With two separate configurations, we decouple the statistical model from our rules.

More on SpanRuler’s parameters

Let’s step back a bit and examine the ruler.cfg configuration file in detail. Notice how the number of parameters present is small because we’ll use it as an “extension” of the baseline config through the assemble command.

First, the pipeline parameter declares the components present in the spaCy pipeline with their order. We add the span_ruler after the ner component. This process is similar to calling the command nlp.add_pipe("span_ruler", after="ner"):

[nlp]
pipeline = ["tok2vec","ner", "span_ruler"]

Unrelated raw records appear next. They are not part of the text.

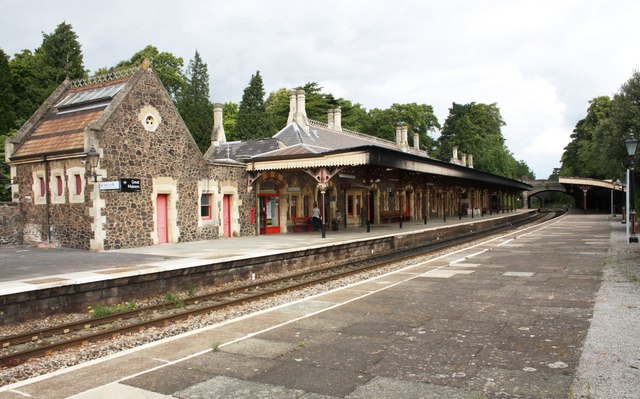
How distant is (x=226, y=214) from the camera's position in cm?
2080

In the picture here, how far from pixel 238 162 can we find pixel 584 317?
16309 mm

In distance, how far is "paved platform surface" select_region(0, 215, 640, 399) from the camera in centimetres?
459

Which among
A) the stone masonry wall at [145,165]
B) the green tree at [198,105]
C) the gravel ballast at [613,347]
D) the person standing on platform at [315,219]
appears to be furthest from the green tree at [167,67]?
the gravel ballast at [613,347]

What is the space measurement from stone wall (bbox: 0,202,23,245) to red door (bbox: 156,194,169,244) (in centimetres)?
523

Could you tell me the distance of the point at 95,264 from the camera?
11.8 meters

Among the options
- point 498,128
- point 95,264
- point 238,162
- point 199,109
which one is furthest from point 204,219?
point 498,128

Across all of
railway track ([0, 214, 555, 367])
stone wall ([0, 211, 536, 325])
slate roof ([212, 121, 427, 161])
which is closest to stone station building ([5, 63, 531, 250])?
slate roof ([212, 121, 427, 161])

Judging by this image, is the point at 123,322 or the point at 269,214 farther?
the point at 269,214

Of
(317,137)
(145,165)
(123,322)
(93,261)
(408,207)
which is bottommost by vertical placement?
(123,322)

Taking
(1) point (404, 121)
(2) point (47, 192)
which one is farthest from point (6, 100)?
(1) point (404, 121)

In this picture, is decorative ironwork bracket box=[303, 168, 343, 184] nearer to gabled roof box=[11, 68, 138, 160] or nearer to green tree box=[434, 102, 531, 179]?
gabled roof box=[11, 68, 138, 160]

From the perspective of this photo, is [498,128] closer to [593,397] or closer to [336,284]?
[336,284]

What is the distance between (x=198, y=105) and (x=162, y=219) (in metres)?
35.6

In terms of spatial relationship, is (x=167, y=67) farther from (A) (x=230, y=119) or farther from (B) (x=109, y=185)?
(B) (x=109, y=185)
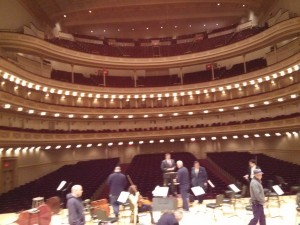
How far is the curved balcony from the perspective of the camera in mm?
23781

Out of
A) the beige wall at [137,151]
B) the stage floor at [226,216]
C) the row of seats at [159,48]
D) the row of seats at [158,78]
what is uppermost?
the row of seats at [159,48]

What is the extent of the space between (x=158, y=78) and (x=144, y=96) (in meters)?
7.22

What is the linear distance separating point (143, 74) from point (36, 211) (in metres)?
32.2

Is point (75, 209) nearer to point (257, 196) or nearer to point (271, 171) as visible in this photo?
point (257, 196)

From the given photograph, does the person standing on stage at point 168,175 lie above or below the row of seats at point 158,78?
below

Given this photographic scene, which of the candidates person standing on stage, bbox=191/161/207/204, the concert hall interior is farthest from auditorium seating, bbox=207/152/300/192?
person standing on stage, bbox=191/161/207/204

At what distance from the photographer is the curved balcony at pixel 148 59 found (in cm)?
2378

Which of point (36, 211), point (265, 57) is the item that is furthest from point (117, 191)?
point (265, 57)

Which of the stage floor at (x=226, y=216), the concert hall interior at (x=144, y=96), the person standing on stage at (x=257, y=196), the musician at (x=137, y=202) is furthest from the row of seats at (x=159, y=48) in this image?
the person standing on stage at (x=257, y=196)

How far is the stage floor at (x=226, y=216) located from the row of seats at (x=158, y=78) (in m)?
22.0

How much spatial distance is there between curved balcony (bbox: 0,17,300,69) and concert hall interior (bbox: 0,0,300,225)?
0.11 metres

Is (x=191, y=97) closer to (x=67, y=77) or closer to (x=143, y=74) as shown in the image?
(x=143, y=74)

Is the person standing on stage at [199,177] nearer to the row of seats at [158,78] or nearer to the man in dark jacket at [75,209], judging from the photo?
the man in dark jacket at [75,209]

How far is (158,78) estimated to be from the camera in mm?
38719
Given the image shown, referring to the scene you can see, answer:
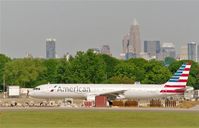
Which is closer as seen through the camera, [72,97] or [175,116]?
[175,116]

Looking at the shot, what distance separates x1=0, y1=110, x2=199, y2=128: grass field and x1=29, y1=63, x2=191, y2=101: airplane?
76.2 ft

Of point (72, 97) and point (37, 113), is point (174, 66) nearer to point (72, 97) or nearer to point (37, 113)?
point (72, 97)

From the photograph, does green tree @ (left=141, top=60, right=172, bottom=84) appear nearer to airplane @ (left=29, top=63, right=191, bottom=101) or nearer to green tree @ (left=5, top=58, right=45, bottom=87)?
green tree @ (left=5, top=58, right=45, bottom=87)

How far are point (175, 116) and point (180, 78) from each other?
33.5 meters

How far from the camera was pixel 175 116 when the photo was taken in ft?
228

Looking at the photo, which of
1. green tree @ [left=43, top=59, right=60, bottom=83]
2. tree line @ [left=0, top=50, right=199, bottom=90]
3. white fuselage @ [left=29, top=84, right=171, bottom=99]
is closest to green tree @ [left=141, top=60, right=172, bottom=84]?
tree line @ [left=0, top=50, right=199, bottom=90]

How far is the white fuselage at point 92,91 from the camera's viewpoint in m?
97.8

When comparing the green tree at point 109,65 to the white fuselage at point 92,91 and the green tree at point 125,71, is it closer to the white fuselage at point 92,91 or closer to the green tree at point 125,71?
the green tree at point 125,71

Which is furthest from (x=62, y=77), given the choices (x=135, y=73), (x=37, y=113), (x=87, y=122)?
(x=87, y=122)

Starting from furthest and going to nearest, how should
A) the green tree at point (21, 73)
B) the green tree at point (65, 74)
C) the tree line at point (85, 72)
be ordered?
the green tree at point (21, 73), the tree line at point (85, 72), the green tree at point (65, 74)

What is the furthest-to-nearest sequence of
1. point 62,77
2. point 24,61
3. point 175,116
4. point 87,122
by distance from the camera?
point 24,61
point 62,77
point 175,116
point 87,122

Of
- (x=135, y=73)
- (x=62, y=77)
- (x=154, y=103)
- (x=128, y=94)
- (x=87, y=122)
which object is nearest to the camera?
(x=87, y=122)

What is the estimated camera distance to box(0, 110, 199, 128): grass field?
194 feet

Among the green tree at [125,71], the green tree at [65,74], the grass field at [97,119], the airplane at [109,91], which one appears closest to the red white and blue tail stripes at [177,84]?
the airplane at [109,91]
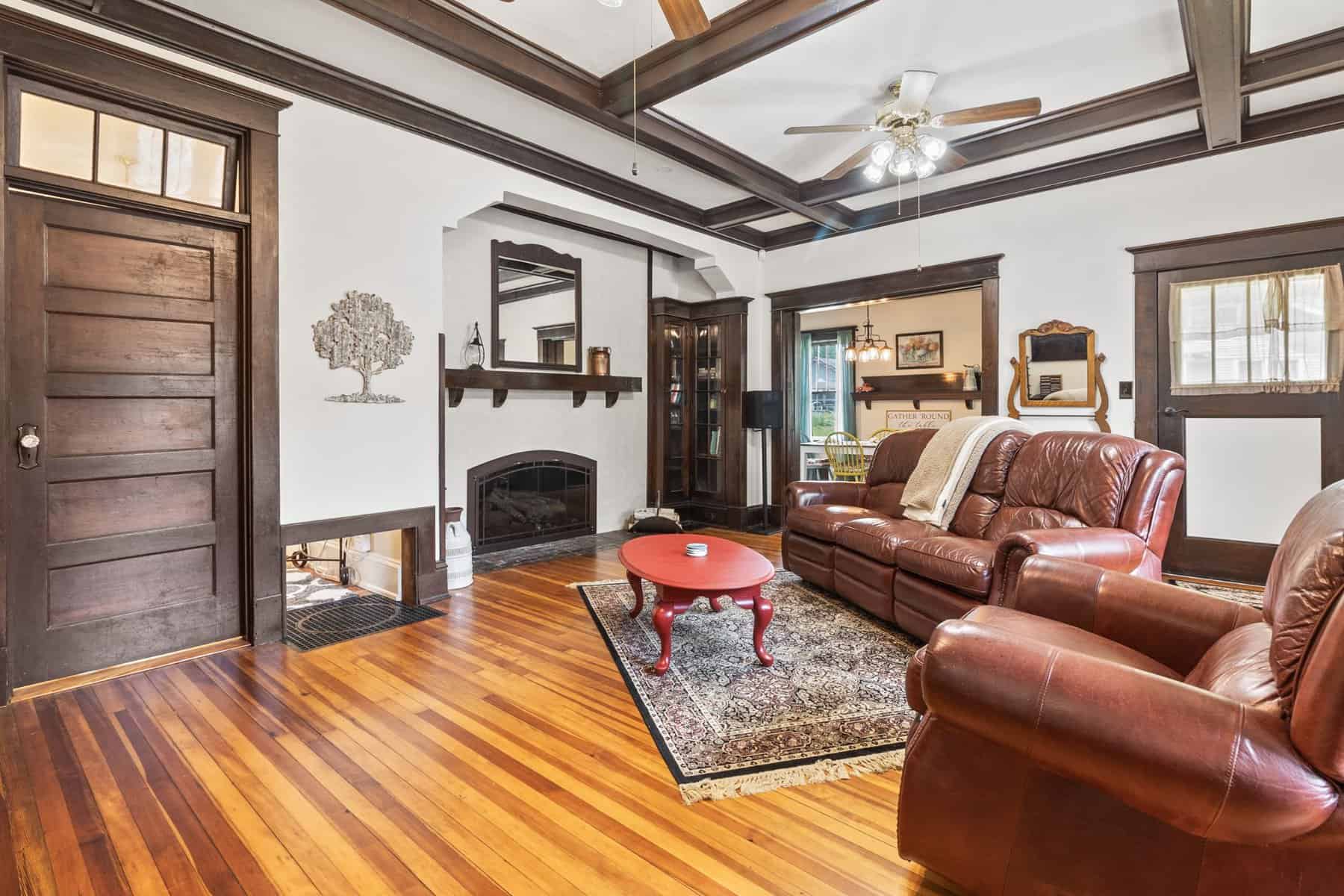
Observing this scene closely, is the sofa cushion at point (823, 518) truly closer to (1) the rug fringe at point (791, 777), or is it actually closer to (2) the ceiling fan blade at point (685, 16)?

Then we source the tok2vec and ner pipelines from the trained NER model. Here, we pass the path to model-best. We can also override these parameters in the actual assemble command by passing a value to --components.tok2vec.source and --components.ner.source:

[components.tok2vec]
source = training/model-best

[components.ner]
source = training/model-best

Then, we setup the parameters for the SpanRuler. Here, we want it as an improvement to our NER pipeline, so we set annotate_ents=True and spans_key=null (we’re not interested in span categorization). This setting enables the SpanRuler to assign the detected entities in the Doc.ents attribute while ignoring Doc.spans. We don’t want to erase the entities detected by the original NER model, so we set overwrite to false.

[components.span_ruler]
factory = "span_ruler"
spans_key = null
annotate_ents = true
ents_filter = {"@misc": "spacy.prioritize_new_ents_filter.v1"}
validate = true
overwrite = false

Lastly, we initialize our SpanRuler by passing it our custom registered function. Because we registered my_rules.v1 in the misc registry, we can access it using the dictionary format below:

[initialize.components.span_ruler]
patterns = {"@misc": "my_rules.v1"}

Final thoughts

In this blog post, I talked about a design pattern to better organize and write rules. Here I introduced a “config-first” approach that stores our rules as a registered function in a configuration file rather than in the patterns.jsonl file. We also talked about using spaCy’s assemble command to combine the ner and span_ruler pipelines together. Also, huge thanks to Ákos Kádár for helping me realize this approach while I was working on the SpanRuler.

Lastly, you can find an example project for the SpanRuler that uses this pattern in the explosion/projects repository. Feel free to clone and use it as a starting point!